* Start *
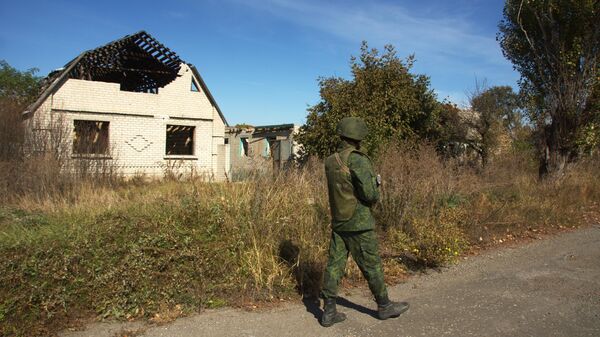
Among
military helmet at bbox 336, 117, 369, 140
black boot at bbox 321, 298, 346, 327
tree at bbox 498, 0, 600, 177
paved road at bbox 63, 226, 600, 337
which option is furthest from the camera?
tree at bbox 498, 0, 600, 177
* End *
= Work to do =
Can you repeat the listing above word for word, leaving out the picture?

= Full output =
Among
military helmet at bbox 336, 117, 369, 140
black boot at bbox 321, 298, 346, 327
tree at bbox 498, 0, 600, 177
paved road at bbox 63, 226, 600, 337
which option is furthest from the camera?
tree at bbox 498, 0, 600, 177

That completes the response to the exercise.